Information given –
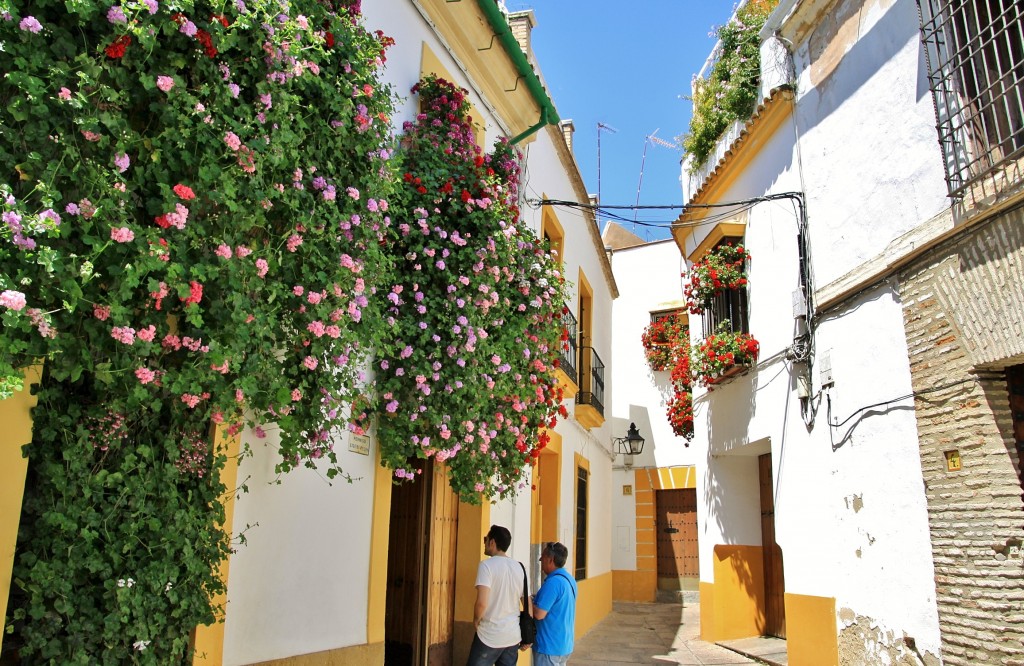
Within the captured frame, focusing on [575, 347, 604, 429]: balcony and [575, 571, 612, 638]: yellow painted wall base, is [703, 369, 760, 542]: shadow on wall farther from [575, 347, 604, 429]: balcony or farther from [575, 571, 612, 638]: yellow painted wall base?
[575, 571, 612, 638]: yellow painted wall base

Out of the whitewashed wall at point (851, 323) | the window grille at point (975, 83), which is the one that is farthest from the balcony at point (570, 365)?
the window grille at point (975, 83)

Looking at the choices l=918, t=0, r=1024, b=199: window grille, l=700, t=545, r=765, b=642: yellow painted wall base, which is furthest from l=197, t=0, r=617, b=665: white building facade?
l=918, t=0, r=1024, b=199: window grille

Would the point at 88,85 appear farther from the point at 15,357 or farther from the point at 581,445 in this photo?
Result: the point at 581,445

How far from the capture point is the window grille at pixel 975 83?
4.89 metres

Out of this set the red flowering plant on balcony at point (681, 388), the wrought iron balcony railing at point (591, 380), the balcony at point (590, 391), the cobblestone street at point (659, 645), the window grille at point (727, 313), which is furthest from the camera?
the wrought iron balcony railing at point (591, 380)

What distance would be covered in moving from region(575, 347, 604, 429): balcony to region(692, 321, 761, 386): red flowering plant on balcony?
2.01m

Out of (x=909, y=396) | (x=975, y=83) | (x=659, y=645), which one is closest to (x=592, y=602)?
(x=659, y=645)

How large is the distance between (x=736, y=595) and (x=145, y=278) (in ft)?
29.4

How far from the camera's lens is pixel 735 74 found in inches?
362

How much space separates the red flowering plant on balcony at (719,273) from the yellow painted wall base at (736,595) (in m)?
3.05

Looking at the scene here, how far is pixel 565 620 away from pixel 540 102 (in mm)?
5152

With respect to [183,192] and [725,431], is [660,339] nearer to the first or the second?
[725,431]

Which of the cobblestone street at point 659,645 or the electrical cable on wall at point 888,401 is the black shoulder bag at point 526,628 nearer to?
the electrical cable on wall at point 888,401

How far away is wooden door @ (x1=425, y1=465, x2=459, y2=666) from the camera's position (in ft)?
20.9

Exercise directions –
Write every line of the entries above as a JSON list of strings, one string per line, skipping blank lines and leaving out the picture.

Solution –
[
  "Within the captured frame, focusing on [575, 347, 604, 429]: balcony and [575, 571, 612, 638]: yellow painted wall base, is [703, 369, 760, 542]: shadow on wall farther from [575, 347, 604, 429]: balcony or farther from [575, 571, 612, 638]: yellow painted wall base?",
  "[575, 571, 612, 638]: yellow painted wall base",
  "Out of the whitewashed wall at point (851, 323) | the window grille at point (975, 83), which is the one that is farthest from the balcony at point (570, 365)?",
  "the window grille at point (975, 83)",
  "Looking at the choices l=918, t=0, r=1024, b=199: window grille, l=700, t=545, r=765, b=642: yellow painted wall base, which is furthest from l=197, t=0, r=617, b=665: white building facade?",
  "l=918, t=0, r=1024, b=199: window grille",
  "Would the point at 88,85 appear farther from the point at 15,357 or farther from the point at 581,445 in this photo?",
  "Result: the point at 581,445",
  "How far from the capture point is the window grille at pixel 975 83?",
  "4.89 metres",
  "Out of this set the red flowering plant on balcony at point (681, 388), the wrought iron balcony railing at point (591, 380), the balcony at point (590, 391), the cobblestone street at point (659, 645), the window grille at point (727, 313), which is furthest from the camera?",
  "the wrought iron balcony railing at point (591, 380)",
  "What distance would be covered in moving from region(575, 347, 604, 429): balcony to region(692, 321, 761, 386): red flowering plant on balcony?",
  "2.01m",
  "Out of (x=909, y=396) | (x=975, y=83) | (x=659, y=645), which one is closest to (x=592, y=602)?",
  "(x=659, y=645)",
  "How large is the distance between (x=736, y=595) and (x=145, y=278) (in ft)?",
  "29.4",
  "How far from the camera's lens is pixel 735 74 found in inches?",
  "362",
  "How much space separates the red flowering plant on balcony at (719,273) from the yellow painted wall base at (736,595) (in m)?",
  "3.05",
  "Looking at the scene here, how far is pixel 565 620 away from pixel 540 102 (in mm)?",
  "5152",
  "With respect to [183,192] and [725,431], is [660,339] nearer to the first or the second?",
  "[725,431]",
  "Which of the cobblestone street at point 659,645 or the electrical cable on wall at point 888,401 is the black shoulder bag at point 526,628 nearer to?",
  "the electrical cable on wall at point 888,401",
  "How far away is wooden door @ (x1=425, y1=465, x2=459, y2=666) from the camera's position (in ft)?",
  "20.9"
]